==== THE DATA ====

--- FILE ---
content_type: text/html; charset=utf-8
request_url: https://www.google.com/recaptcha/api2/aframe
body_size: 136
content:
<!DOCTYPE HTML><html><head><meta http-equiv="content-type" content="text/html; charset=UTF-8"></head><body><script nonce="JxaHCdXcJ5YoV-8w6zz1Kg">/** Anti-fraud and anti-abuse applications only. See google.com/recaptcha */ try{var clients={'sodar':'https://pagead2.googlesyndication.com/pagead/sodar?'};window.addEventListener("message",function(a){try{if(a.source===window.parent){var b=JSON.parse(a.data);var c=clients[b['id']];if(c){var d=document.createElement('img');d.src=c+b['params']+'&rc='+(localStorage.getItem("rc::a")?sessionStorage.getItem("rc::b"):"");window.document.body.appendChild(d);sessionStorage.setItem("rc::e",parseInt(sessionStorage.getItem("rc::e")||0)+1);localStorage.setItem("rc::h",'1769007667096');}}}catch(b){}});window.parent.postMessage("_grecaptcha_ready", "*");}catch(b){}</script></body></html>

====
==== THE DATA ====

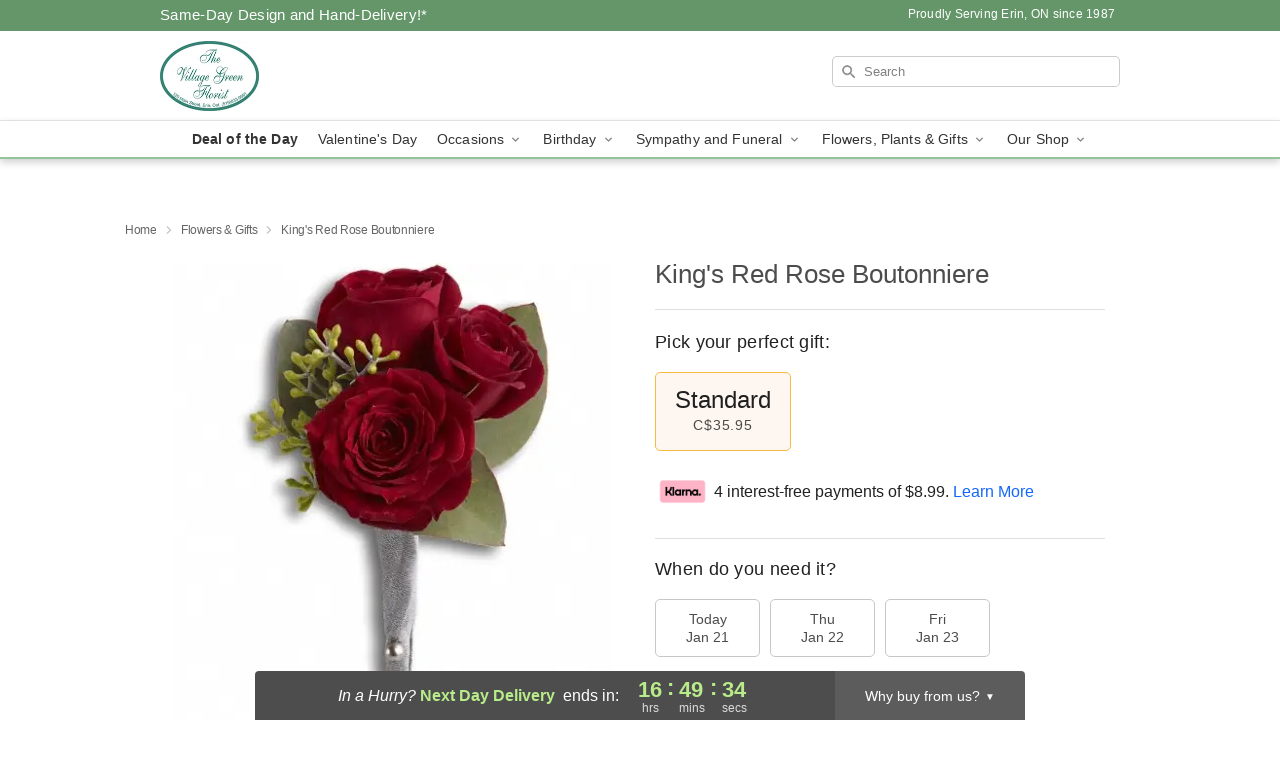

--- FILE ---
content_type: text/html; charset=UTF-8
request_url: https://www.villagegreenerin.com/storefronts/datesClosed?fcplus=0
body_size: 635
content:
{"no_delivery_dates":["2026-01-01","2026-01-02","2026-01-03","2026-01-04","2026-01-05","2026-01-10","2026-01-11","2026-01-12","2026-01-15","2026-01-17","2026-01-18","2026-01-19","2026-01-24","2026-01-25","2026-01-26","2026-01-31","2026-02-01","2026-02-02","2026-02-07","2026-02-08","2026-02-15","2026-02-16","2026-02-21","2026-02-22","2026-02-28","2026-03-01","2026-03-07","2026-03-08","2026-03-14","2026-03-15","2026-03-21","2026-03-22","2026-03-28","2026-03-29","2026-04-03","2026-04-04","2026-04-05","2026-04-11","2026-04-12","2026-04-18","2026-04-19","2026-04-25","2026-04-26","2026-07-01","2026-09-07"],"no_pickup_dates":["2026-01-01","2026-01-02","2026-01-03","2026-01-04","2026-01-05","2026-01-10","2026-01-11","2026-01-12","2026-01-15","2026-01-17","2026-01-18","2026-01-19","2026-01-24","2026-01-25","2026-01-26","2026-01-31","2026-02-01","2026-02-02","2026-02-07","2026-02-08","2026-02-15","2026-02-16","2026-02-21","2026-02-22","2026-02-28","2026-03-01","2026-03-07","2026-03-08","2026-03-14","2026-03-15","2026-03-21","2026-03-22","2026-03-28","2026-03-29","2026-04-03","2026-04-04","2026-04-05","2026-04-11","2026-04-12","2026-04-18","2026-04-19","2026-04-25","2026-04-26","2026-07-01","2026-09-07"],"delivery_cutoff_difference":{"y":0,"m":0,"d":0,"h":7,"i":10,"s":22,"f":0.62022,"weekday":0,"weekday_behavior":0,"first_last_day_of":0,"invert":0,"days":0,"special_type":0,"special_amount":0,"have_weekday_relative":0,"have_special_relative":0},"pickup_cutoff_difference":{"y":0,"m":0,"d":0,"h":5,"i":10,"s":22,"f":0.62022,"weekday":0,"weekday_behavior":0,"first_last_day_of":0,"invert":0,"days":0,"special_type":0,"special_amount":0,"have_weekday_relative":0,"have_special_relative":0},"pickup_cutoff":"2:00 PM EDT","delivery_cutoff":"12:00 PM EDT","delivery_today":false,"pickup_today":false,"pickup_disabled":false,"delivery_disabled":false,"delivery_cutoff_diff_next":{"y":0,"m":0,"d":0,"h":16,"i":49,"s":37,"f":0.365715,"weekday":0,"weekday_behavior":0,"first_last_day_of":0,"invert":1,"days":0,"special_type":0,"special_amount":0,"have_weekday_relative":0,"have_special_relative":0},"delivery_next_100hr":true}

====
==== THE DATA ====

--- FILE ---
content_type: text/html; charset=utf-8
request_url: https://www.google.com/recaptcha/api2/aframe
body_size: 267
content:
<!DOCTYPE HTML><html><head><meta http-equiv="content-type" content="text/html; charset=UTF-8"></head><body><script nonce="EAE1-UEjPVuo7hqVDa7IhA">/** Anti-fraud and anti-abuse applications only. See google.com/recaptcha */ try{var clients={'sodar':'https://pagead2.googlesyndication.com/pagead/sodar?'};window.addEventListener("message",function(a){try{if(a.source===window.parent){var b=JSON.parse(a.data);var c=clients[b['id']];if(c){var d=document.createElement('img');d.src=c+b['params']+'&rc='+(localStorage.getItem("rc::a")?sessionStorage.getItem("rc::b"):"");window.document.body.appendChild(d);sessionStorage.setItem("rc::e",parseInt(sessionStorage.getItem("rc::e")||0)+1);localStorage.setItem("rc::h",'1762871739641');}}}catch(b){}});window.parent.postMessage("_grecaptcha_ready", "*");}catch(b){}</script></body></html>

====

# WORK REQUIRED
Once you have located every line with the word "catch" in the material above, list those lines.

# TASK ANSWER
<!DOCTYPE HTML><html><head><meta http-equiv="content-type" content="text/html; charset=UTF-8"></head><body><script nonce="JxaHCdXcJ5YoV-8w6zz1Kg">/** Anti-fraud and anti-abuse applications only. See google.com/recaptcha */ try{var clients={'sodar':'https://pagead2.googlesyndication.com/pagead/sodar?'};window.addEventListener("message",function(a){try{if(a.source===window.parent){var b=JSON.parse(a.data);var c=clients[b['id']];if(c){var d=document.createElement('img');d.src=c+b['params']+'&rc='+(localStorage.getItem("rc::a")?sessionStorage.getItem("rc::b"):"");window.document.body.appendChild(d);sessionStorage.setItem("rc::e",parseInt(sessionStorage.getItem("rc::e")||0)+1);localStorage.setItem("rc::h",'1769007667096');}}}catch(b){}});window.parent.postMessage("_grecaptcha_ready", "*");}catch(b){}</script></body></html>
<!DOCTYPE HTML><html><head><meta http-equiv="content-type" content="text/html; charset=UTF-8"></head><body><script nonce="EAE1-UEjPVuo7hqVDa7IhA">/** Anti-fraud and anti-abuse applications only. See google.com/recaptcha */ try{var clients={'sodar':'https://pagead2.googlesyndication.com/pagead/sodar?'};window.addEventListener("message",function(a){try{if(a.source===window.parent){var b=JSON.parse(a.data);var c=clients[b['id']];if(c){var d=document.createElement('img');d.src=c+b['params']+'&rc='+(localStorage.getItem("rc::a")?sessionStorage.getItem("rc::b"):"");window.document.body.appendChild(d);sessionStorage.setItem("rc::e",parseInt(sessionStorage.getItem("rc::e")||0)+1);localStorage.setItem("rc::h",'1762871739641');}}}catch(b){}});window.parent.postMessage("_grecaptcha_ready", "*");}catch(b){}</script></body></html>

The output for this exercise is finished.